(Collection entries)

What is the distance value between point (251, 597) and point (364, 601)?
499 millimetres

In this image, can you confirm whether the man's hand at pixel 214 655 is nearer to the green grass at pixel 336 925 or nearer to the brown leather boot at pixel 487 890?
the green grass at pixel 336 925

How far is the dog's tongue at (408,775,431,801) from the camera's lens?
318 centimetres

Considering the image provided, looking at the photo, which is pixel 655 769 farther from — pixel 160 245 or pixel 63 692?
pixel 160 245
==
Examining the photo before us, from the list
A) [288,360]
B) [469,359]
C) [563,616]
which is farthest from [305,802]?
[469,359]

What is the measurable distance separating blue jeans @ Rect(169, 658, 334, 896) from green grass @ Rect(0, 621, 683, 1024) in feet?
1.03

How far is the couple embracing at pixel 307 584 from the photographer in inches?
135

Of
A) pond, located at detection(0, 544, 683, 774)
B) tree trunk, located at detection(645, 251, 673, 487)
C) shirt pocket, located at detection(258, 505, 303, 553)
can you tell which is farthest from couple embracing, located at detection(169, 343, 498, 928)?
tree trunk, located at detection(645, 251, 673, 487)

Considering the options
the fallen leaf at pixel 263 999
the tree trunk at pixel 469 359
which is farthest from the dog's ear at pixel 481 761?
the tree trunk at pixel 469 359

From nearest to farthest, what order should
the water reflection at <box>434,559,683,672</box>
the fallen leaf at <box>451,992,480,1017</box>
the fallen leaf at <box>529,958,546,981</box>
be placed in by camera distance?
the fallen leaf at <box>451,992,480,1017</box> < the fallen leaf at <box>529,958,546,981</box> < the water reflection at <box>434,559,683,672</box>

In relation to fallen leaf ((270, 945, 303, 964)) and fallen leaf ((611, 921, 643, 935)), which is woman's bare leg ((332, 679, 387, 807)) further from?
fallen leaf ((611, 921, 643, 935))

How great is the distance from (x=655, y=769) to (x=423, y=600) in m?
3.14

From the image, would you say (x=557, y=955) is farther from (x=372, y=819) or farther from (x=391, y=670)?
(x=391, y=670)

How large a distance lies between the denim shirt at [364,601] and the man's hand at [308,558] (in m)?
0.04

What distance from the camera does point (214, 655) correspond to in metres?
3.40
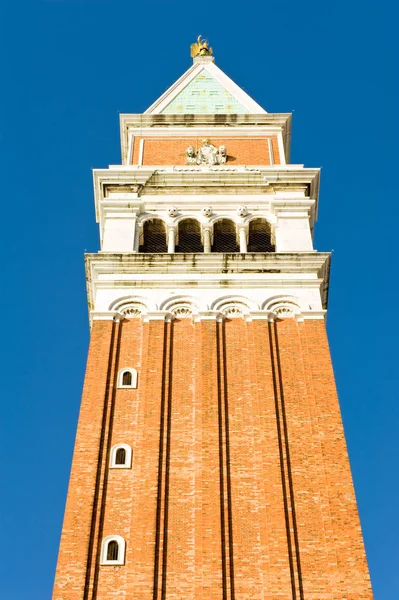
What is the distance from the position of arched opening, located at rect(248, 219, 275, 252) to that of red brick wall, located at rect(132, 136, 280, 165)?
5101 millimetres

■ TASK DIRECTIONS: Recast part of the material as a numbered list with blank lines omitted, starting at the line that contains "How far is the couple" and stopping after the line that contains "the fallen leaf at <box>451,992,480,1017</box> <". Include nothing outside that span.

■ RESULT BELOW:
1. How far is the couple embracing at pixel 307 584 from the photographer in inches?
2. 135
3. Of
4. A) pond, located at detection(0, 544, 683, 774)
5. B) tree trunk, located at detection(645, 251, 673, 487)
6. C) shirt pocket, located at detection(258, 505, 303, 553)
7. can you tell which is farthest from couple embracing, located at detection(169, 343, 498, 928)?
8. tree trunk, located at detection(645, 251, 673, 487)
9. Considering the options
10. the fallen leaf at pixel 263 999
11. the tree trunk at pixel 469 359
12. which is farthest from the dog's ear at pixel 481 761?
13. the tree trunk at pixel 469 359
14. From nearest to farthest, what order should
15. the water reflection at <box>434,559,683,672</box>
16. the fallen leaf at <box>451,992,480,1017</box>
17. the fallen leaf at <box>529,958,546,981</box>
18. be placed in by camera distance?
19. the fallen leaf at <box>451,992,480,1017</box> < the fallen leaf at <box>529,958,546,981</box> < the water reflection at <box>434,559,683,672</box>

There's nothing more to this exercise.